[Questions about scenes in images]

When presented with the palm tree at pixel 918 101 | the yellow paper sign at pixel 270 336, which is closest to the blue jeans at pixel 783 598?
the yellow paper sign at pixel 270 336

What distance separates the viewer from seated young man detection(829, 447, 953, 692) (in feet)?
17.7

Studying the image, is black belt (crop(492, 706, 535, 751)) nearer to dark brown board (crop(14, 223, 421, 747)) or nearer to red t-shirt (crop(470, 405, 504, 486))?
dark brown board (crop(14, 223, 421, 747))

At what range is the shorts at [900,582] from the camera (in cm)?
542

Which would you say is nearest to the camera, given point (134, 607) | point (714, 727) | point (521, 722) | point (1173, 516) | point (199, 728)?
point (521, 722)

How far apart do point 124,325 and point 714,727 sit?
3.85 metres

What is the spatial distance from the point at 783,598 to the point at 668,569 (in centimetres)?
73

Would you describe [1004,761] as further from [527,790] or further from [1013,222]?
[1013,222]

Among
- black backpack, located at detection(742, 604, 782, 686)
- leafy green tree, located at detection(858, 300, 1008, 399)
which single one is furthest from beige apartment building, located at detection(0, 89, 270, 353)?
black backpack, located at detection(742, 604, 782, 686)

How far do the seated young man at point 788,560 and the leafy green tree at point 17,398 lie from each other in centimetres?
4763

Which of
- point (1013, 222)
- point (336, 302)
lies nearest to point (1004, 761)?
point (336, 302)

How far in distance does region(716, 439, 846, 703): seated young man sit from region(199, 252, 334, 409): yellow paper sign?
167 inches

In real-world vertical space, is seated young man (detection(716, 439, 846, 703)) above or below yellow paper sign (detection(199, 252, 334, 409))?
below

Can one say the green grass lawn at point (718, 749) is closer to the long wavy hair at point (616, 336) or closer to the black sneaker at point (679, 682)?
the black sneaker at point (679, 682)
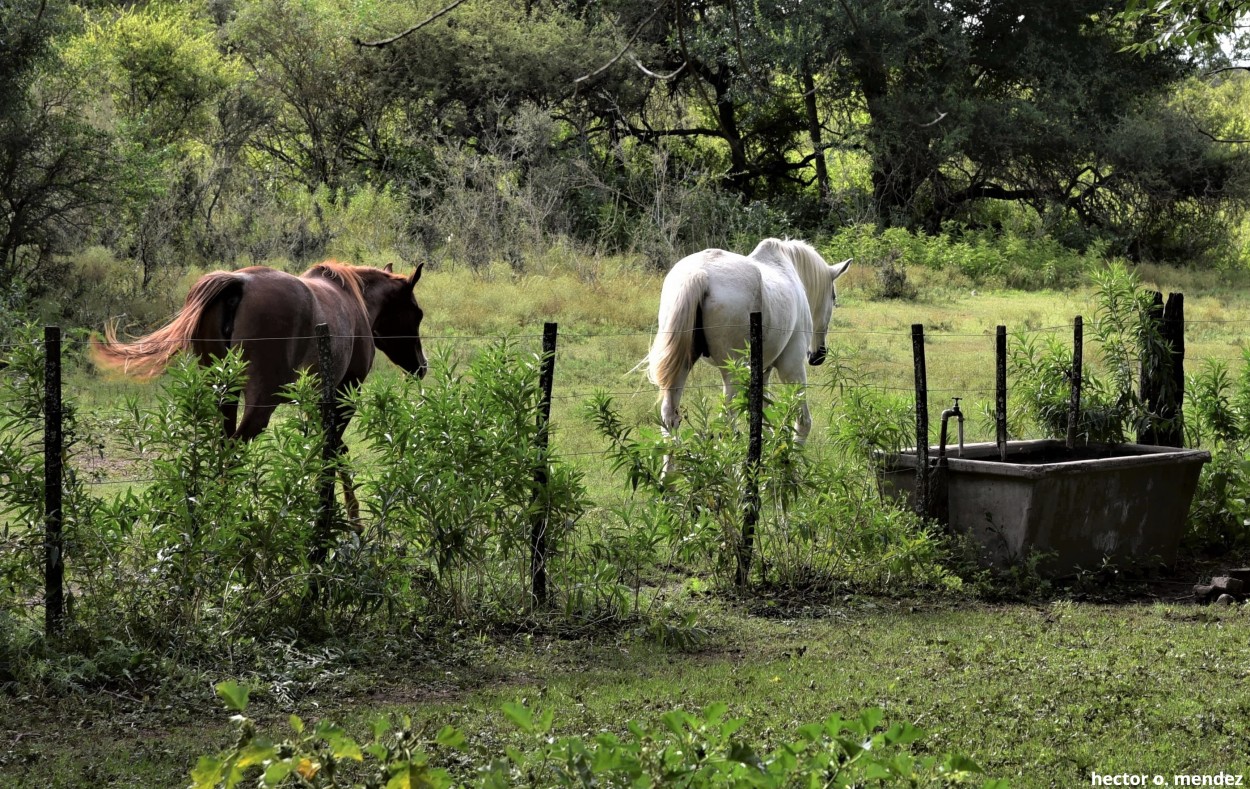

## WRITTEN EXERCISE
Express these lines as a JSON list of strings, one string per line, and omit the blank lines and the pictures.

## WRITTEN RESPONSE
[
  "When presented with the palm tree at pixel 918 101 | the yellow paper sign at pixel 270 336, which is closest to the blue jeans at pixel 783 598?",
  "the yellow paper sign at pixel 270 336",
  "What distance separates the viewer from seated young man detection(829, 447, 953, 692) (in feet)?",
  "17.7",
  "Studying the image, is black belt (crop(492, 706, 535, 751)) nearer to dark brown board (crop(14, 223, 421, 747)) or nearer to red t-shirt (crop(470, 405, 504, 486))?",
  "dark brown board (crop(14, 223, 421, 747))",
  "At what range is the shorts at [900,582] from the camera (in cm)?",
  "542",
  "Which would you say is nearest to the camera, given point (134, 607) | point (714, 727) | point (521, 722) | point (1173, 516) | point (199, 728)?",
  "point (521, 722)",
  "How far apart do point 124,325 and point 714,727 sit?",
  "3.85 metres",
  "What is the spatial distance from the point at 783,598 to the point at 668,569 (in centimetres)?",
  "73",
  "Would you describe [1004,761] as further from [527,790] or further from [1013,222]?",
  "[1013,222]",
  "Among",
  "- black backpack, located at detection(742, 604, 782, 686)",
  "- leafy green tree, located at detection(858, 300, 1008, 399)",
  "which single one is furthest from beige apartment building, located at detection(0, 89, 270, 353)?",
  "black backpack, located at detection(742, 604, 782, 686)",
  "How far do the seated young man at point 788,560 and the leafy green tree at point 17,398 lie from each other in centimetres?",
  "4763",
  "Which of",
  "- point (1013, 222)",
  "- point (336, 302)",
  "lies nearest to point (1004, 761)?",
  "point (336, 302)",
  "How far in distance does region(716, 439, 846, 703): seated young man sit from region(199, 252, 334, 409): yellow paper sign?",
  "167 inches",
  "In real-world vertical space, is seated young man (detection(716, 439, 846, 703)) above or below yellow paper sign (detection(199, 252, 334, 409))?",
  "below",
  "Can one say the green grass lawn at point (718, 749) is closer to the long wavy hair at point (616, 336) or closer to the black sneaker at point (679, 682)?",
  "the black sneaker at point (679, 682)"
]